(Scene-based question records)
====
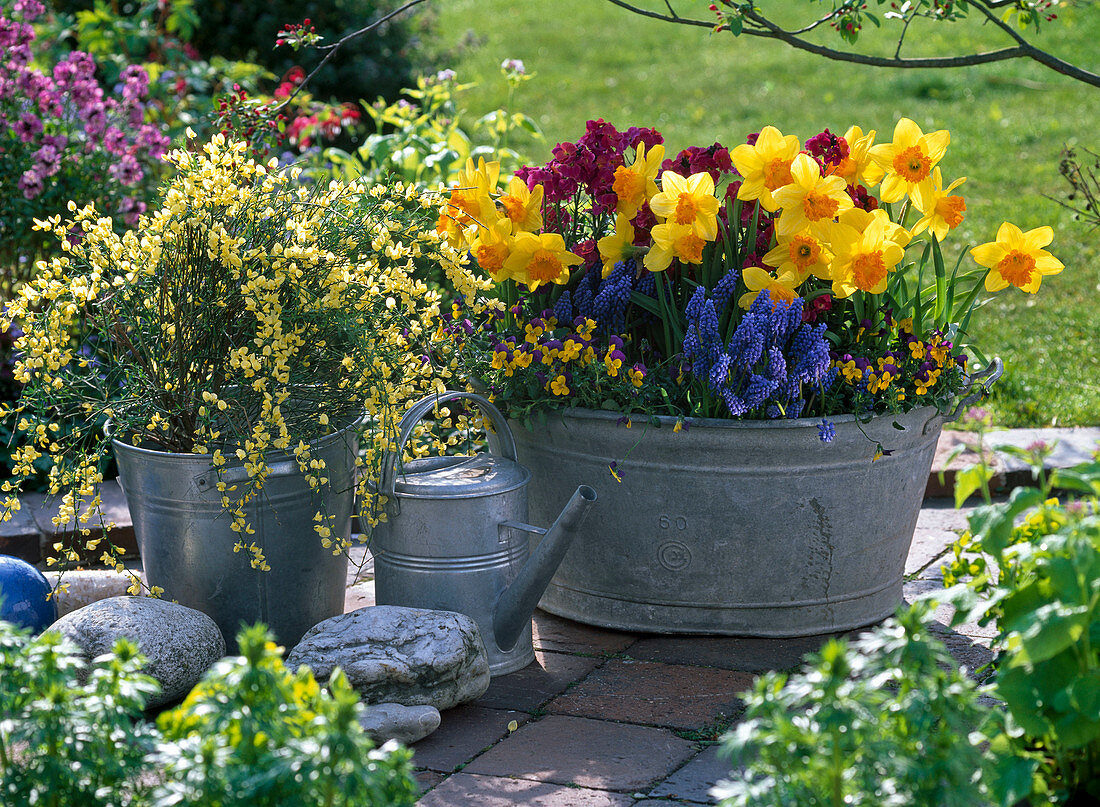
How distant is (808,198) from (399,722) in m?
1.41

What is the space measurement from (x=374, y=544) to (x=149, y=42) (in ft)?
16.7

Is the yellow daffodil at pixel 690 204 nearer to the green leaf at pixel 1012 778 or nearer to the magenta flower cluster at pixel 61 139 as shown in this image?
the green leaf at pixel 1012 778

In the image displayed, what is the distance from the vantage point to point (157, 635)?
97.6 inches

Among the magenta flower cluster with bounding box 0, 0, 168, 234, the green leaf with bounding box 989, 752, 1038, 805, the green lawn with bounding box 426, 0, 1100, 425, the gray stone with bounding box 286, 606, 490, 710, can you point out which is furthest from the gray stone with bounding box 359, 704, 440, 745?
the green lawn with bounding box 426, 0, 1100, 425

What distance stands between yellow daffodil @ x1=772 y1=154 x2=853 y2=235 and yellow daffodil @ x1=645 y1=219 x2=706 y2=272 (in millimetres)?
194

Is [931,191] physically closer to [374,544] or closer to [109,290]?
[374,544]

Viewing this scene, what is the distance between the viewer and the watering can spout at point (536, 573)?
2.59 metres

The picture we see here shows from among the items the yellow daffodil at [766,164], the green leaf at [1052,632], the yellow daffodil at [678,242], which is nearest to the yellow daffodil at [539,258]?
the yellow daffodil at [678,242]

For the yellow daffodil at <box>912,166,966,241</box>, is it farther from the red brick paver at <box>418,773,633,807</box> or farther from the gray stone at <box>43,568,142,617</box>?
the gray stone at <box>43,568,142,617</box>

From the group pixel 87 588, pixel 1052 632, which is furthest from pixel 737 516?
pixel 87 588

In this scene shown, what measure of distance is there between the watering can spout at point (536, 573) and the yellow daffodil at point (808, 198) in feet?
2.46

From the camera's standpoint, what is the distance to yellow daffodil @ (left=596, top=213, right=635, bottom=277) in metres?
2.83

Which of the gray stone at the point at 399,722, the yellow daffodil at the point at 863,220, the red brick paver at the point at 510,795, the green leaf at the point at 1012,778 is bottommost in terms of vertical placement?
the red brick paver at the point at 510,795

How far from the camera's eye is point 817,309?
9.04 feet
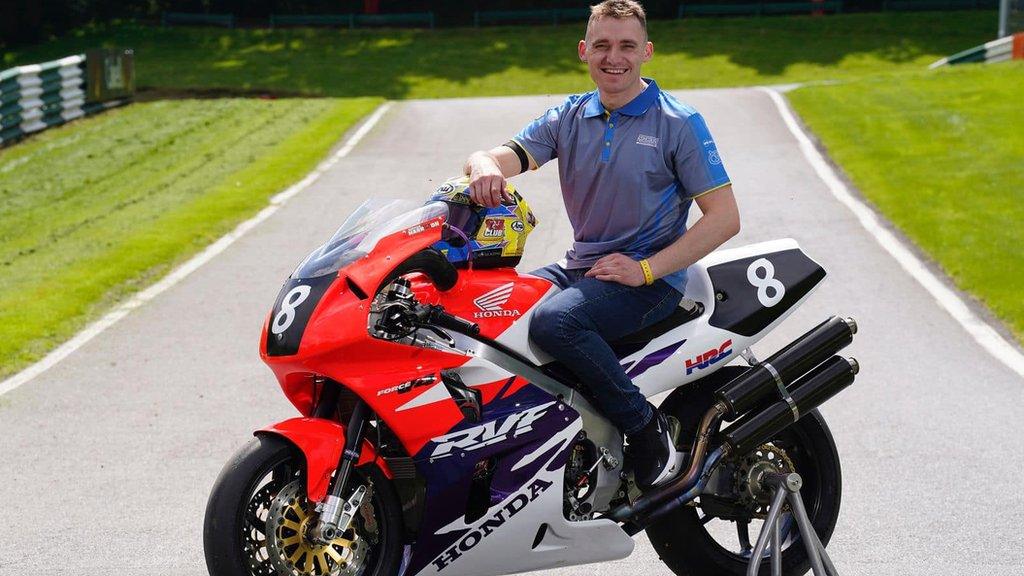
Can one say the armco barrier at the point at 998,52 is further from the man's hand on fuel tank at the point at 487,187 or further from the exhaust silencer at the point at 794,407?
the man's hand on fuel tank at the point at 487,187

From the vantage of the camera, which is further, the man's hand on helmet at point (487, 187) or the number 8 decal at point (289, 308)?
the man's hand on helmet at point (487, 187)

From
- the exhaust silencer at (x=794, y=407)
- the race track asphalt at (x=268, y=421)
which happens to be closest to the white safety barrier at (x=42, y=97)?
the race track asphalt at (x=268, y=421)

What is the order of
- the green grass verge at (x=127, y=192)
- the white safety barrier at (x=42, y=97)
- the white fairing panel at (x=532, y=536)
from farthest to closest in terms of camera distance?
the white safety barrier at (x=42, y=97) → the green grass verge at (x=127, y=192) → the white fairing panel at (x=532, y=536)

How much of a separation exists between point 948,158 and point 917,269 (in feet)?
21.8

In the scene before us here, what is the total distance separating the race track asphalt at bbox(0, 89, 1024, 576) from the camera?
6.38 metres

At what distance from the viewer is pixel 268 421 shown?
28.1ft

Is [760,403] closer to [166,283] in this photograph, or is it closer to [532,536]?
[532,536]

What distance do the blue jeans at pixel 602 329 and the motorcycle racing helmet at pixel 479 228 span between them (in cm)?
29

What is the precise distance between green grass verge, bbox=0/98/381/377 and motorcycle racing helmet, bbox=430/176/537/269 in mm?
5997

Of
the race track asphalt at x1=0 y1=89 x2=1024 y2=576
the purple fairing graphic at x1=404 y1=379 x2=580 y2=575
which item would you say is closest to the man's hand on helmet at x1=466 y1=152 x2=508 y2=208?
the purple fairing graphic at x1=404 y1=379 x2=580 y2=575

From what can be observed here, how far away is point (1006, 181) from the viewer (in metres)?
====
> [Required task]: Please put every one of the lines above into a numbered list, skipping the blank lines and leaving the pictures out.

> [Completed exercise]:
1. How distant is (808,198) from (399,722) in m?
2. 1.41
3. What is the space measurement from (x=374, y=544) to (x=149, y=42) (in ft)?
4. 16.7
5. Is the yellow daffodil at pixel 690 204 nearer to the green leaf at pixel 1012 778 or nearer to the magenta flower cluster at pixel 61 139 as shown in this image?
6. the green leaf at pixel 1012 778
7. In the image displayed, what is the distance from the vantage point to point (157, 635)?
8. 97.6 inches
9. Among the magenta flower cluster with bounding box 0, 0, 168, 234, the green leaf with bounding box 989, 752, 1038, 805, the green lawn with bounding box 426, 0, 1100, 425, the gray stone with bounding box 286, 606, 490, 710, can you point out which is furthest from the gray stone with bounding box 359, 704, 440, 745?
10. the green lawn with bounding box 426, 0, 1100, 425
11. What distance stands between yellow daffodil @ x1=772 y1=154 x2=853 y2=235 and yellow daffodil @ x1=645 y1=219 x2=706 y2=272 (in millimetres)?
12. 194
13. Is [931,191] physically closer to [374,544] or closer to [109,290]?
14. [374,544]
15. Viewing this scene, what is the distance between the viewer and the watering can spout at point (536, 573)?
16. 2.59 metres
17. The picture we see here shows from among the items the yellow daffodil at [766,164], the green leaf at [1052,632], the yellow daffodil at [678,242], which is nearest to the yellow daffodil at [539,258]?
18. the yellow daffodil at [678,242]
19. For the yellow daffodil at <box>912,166,966,241</box>, is it farther from the red brick paver at <box>418,773,633,807</box> or farther from the gray stone at <box>43,568,142,617</box>?
20. the gray stone at <box>43,568,142,617</box>
21. From the group pixel 87 588, pixel 1052 632, which is furthest from pixel 737 516?
22. pixel 87 588
23. In this scene shown, what measure of distance is there between the watering can spout at point (536, 573) and the yellow daffodil at point (808, 198) in feet?
24. 2.46
25. From the camera's standpoint, what is the distance to yellow daffodil @ (left=596, top=213, right=635, bottom=277) in metres?
26. 2.83
27. Which of the gray stone at the point at 399,722, the yellow daffodil at the point at 863,220, the red brick paver at the point at 510,795, the green leaf at the point at 1012,778 is bottommost in terms of vertical placement?
28. the red brick paver at the point at 510,795
29. How far from the camera's eye is point 817,309?
30. 9.04 feet
31. Can one say the armco barrier at the point at 998,52 is further from the man's hand on fuel tank at the point at 487,187 or further from the exhaust silencer at the point at 794,407?
32. the man's hand on fuel tank at the point at 487,187
33. From the vantage of the camera, which is further, the man's hand on helmet at point (487, 187) or the number 8 decal at point (289, 308)?
34. the man's hand on helmet at point (487, 187)
35. From
36. - the exhaust silencer at (x=794, y=407)
37. - the race track asphalt at (x=268, y=421)
38. which happens to be closest to the white safety barrier at (x=42, y=97)?
39. the race track asphalt at (x=268, y=421)
40. What is the order of
41. - the green grass verge at (x=127, y=192)
42. - the white safety barrier at (x=42, y=97)
43. - the white fairing panel at (x=532, y=536)
44. from farthest to closest in terms of camera distance?
45. the white safety barrier at (x=42, y=97) → the green grass verge at (x=127, y=192) → the white fairing panel at (x=532, y=536)
46. How much of a separation exists between point 948,158 and point 917,269 (in feet)?
47. 21.8
48. In the scene before us here, what is the total distance separating the race track asphalt at bbox(0, 89, 1024, 576) from the camera?
49. 6.38 metres
50. At what distance from the viewer is pixel 268 421 shown?
51. 28.1ft
52. Is [760,403] closer to [166,283] in this photograph, or is it closer to [532,536]?
53. [532,536]
54. What distance do the blue jeans at pixel 602 329 and the motorcycle racing helmet at pixel 479 228 span between them (in cm)?
55. 29
56. What is the precise distance between green grass verge, bbox=0/98/381/377 and motorcycle racing helmet, bbox=430/176/537/269 in mm?
57. 5997
58. Of
59. the race track asphalt at x1=0 y1=89 x2=1024 y2=576
60. the purple fairing graphic at x1=404 y1=379 x2=580 y2=575
61. which item would you say is closest to the man's hand on helmet at x1=466 y1=152 x2=508 y2=208?
62. the purple fairing graphic at x1=404 y1=379 x2=580 y2=575
63. From what can be observed here, how far away is point (1006, 181) from the viewer (in metres)?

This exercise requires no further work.